Look through the records, and whenever a line includes the word "United", copy it.

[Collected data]
[Start of Attachment]

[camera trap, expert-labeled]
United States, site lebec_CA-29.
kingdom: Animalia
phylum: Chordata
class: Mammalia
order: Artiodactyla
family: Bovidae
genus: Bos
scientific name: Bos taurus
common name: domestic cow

[End of Attachment]
[Start of Attachment]

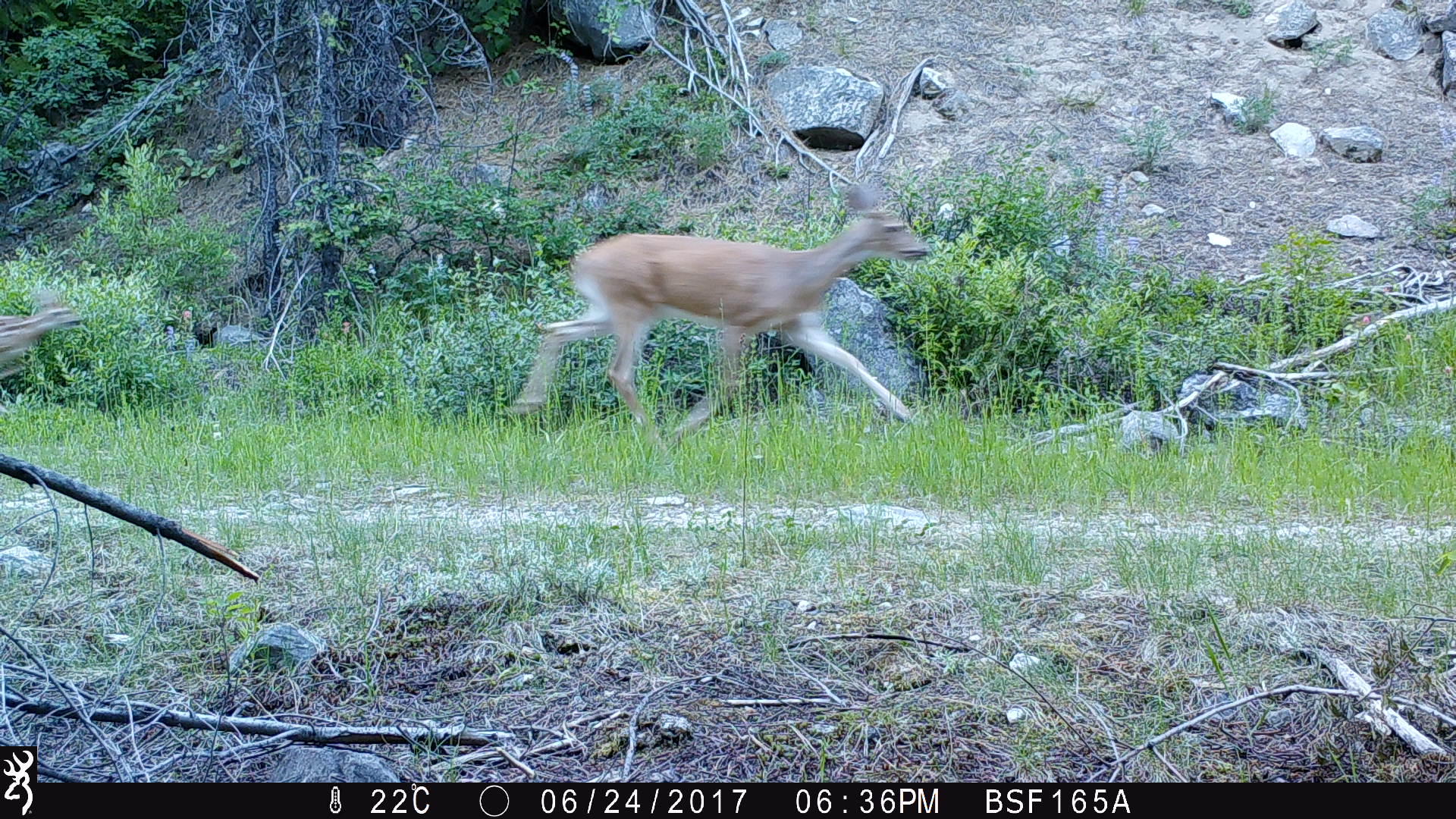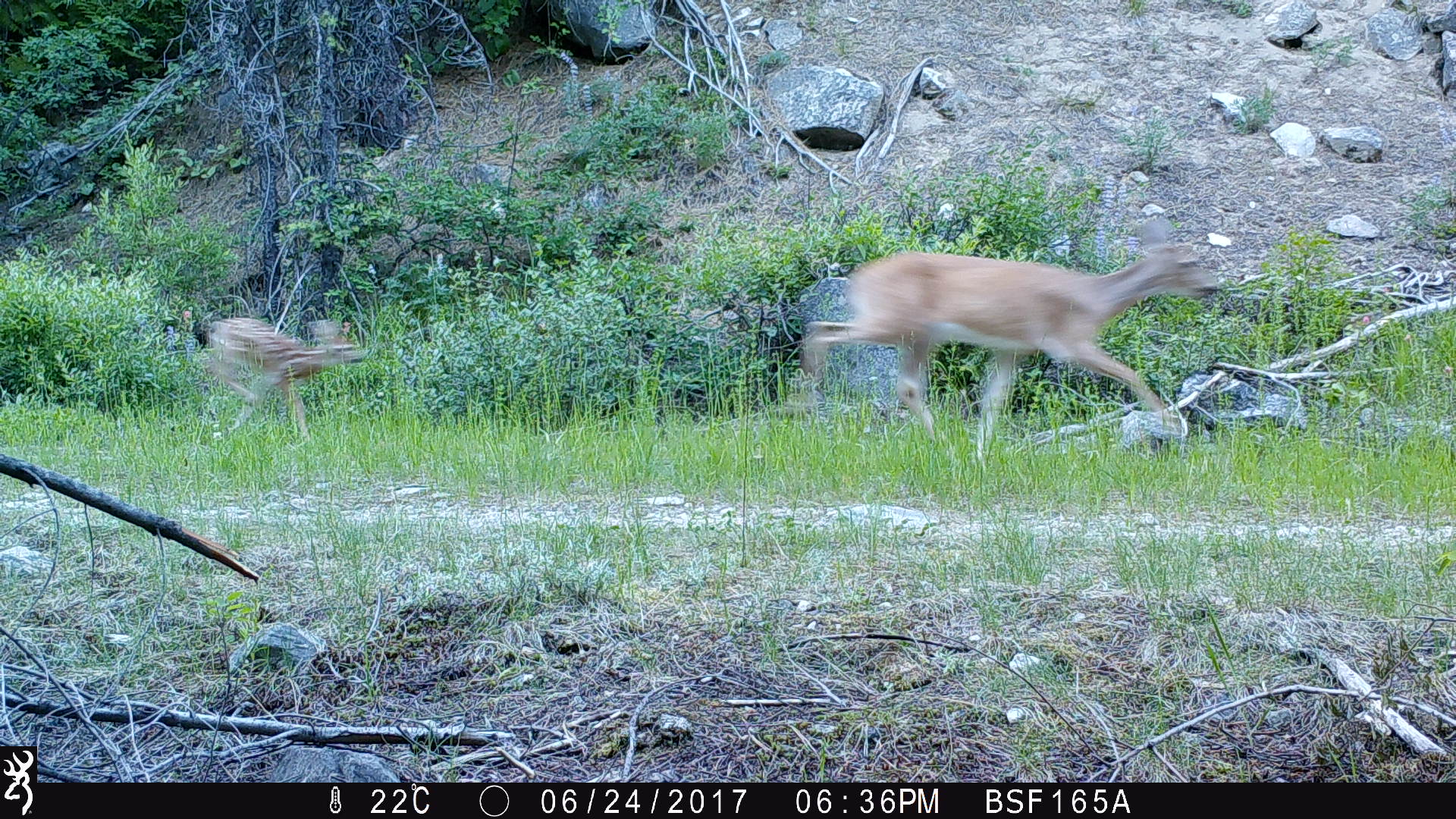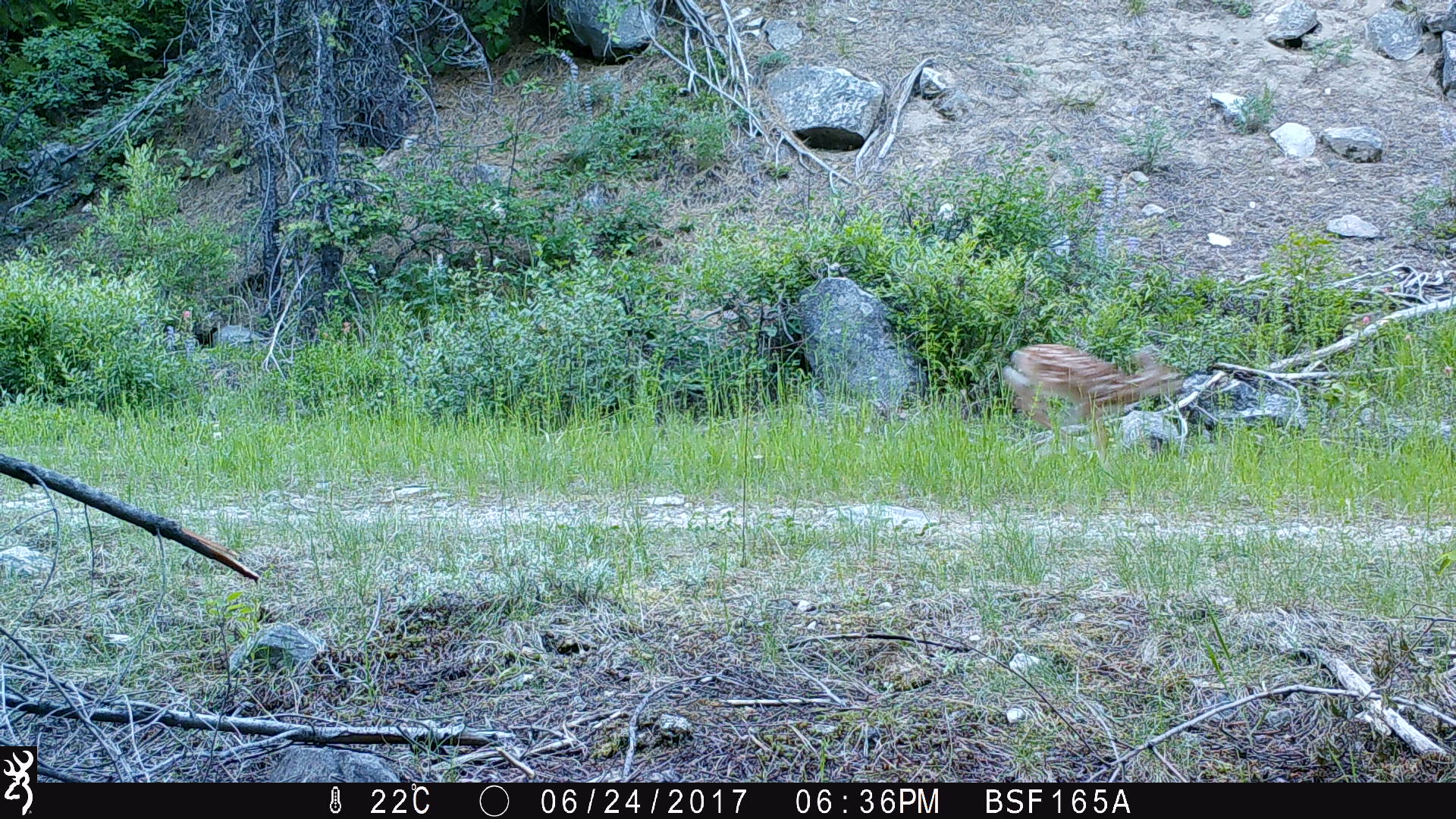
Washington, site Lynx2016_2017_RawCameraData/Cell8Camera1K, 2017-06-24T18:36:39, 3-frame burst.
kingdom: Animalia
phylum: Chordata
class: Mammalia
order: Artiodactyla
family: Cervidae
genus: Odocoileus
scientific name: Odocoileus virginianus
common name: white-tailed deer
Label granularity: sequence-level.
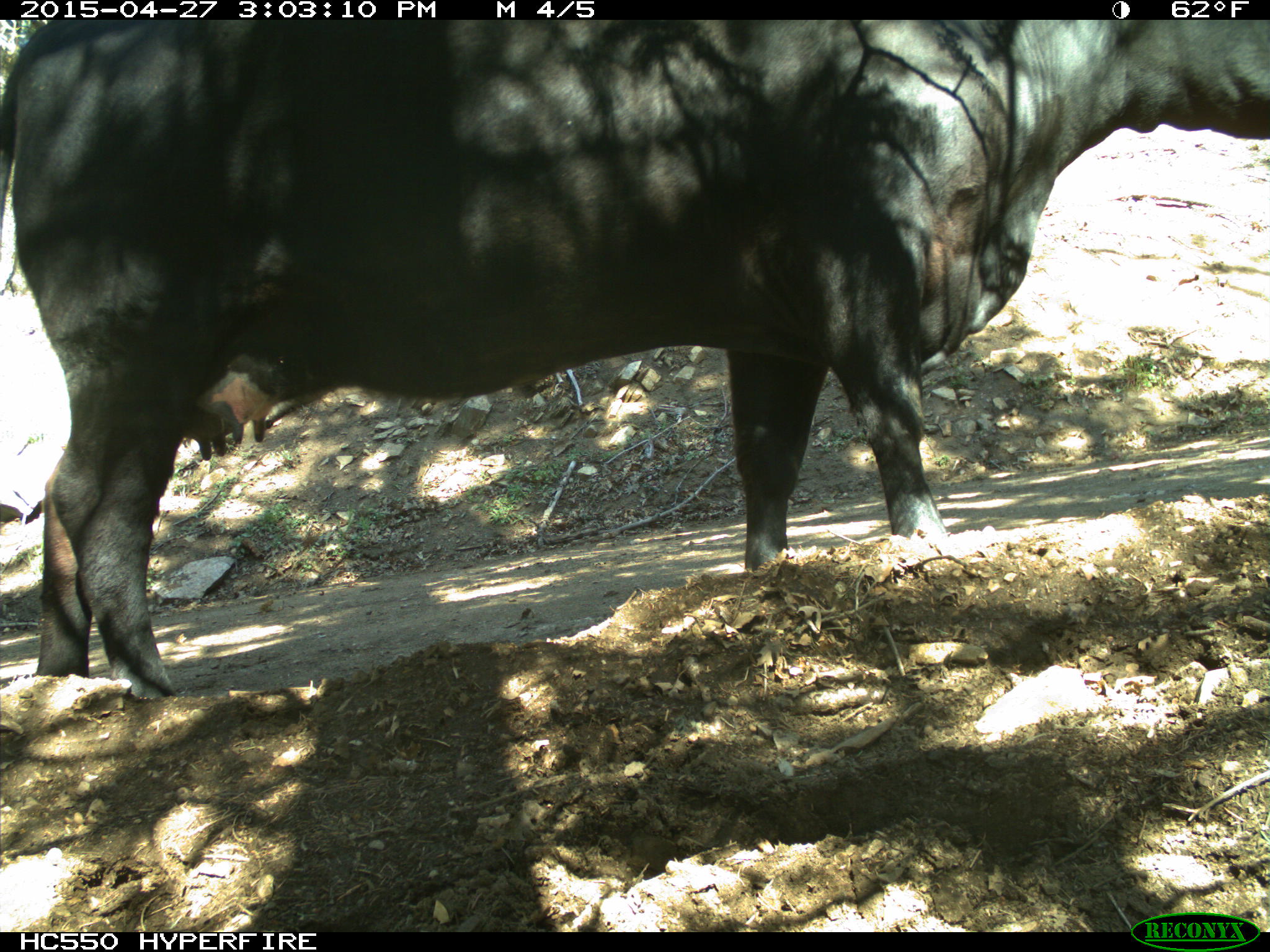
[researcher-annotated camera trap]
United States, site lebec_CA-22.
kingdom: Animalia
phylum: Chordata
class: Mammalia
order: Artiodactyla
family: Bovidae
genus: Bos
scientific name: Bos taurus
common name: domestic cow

[End of Attachment]

Task output:
United States, site lebec_CA-29.
United States, site lebec_CA-22.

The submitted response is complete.